My grandma told me while eating cantaloupe that this one wasn't quite as good as the one she'd had about five years before. That had been the best muskmelon she'd ever eaten. I had to admire her perseverance. She was 93 at the time and still finding her opinions of produce fascinating and noteworthy.
My mother never enters my house without pointing out what needs work. That front bannister is loose; that's dangerous, I should get that fixed. Above the toilet is a patch of bubbled paint where a leak upstairs soaked through. I should call the landlord. Those concrete steps in the back are a disgrace. Call the landlord. That path to the garage (that I don't use, because we don't have a car) is uneven, somebody could trip and sprain their ankle. I should get that seen to.
Yup. I should. I actually have called the landlord. But that doesn't get it taken care of. Plenty of advice from homeowners that doesn't really translate for us renters. I can see it too. Don't remind me.
When I visit my mother's house, I also notice things. Little nests of my dad's body hair drifting into the corners of the bathroom. Dust built up behind decorative Buddha heads on the dressers. A certain proliferation of chicken-themed pottery in the kitchen. Balled up tissues crammed down the sides of the recliners. But I figure they know this and don't need to be reminded that all of us can see these transgressions against operating room cleanliness, perfect home maintenance. I try to ignore the nests and the dust, I scoop out the tissues and toss them in the trash without comment. If they don't see those flaws, they're lucky. If they do, they know they're there, they don't need me to point them out and make them feel bad about not being more on top of it.
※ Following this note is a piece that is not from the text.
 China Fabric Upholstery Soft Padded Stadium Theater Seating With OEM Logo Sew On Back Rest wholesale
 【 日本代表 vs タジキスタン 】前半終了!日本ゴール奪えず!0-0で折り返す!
People-watching with my mom is an unending episode of "What Not to Wear." Other people's houses (probably including mine) are full of decorating faux pas. There is no accounting for other people outside our family's bad taste. Even within the family, my mother would maintain that her version of the family aesthetic is the best. For years, I agreed with her when pressed for my opinion. I was constantly being drawn away from my examination of human evil (The Rise and Fall of the Third Reich, Andersonville, All Quiet on the Western Front) to weigh in on whether these candles matched that tablecloth. And it was true. In the set of our tribe's interior design, my mother's was preferable to all the others. But, No. 1: I don't care that much about it, not enough to spend time or money on my own decor, and No. 2: if I did, I'd choose a palette less pastel-oriented and far less flowery. But I don't care.
And I don't want any chickens.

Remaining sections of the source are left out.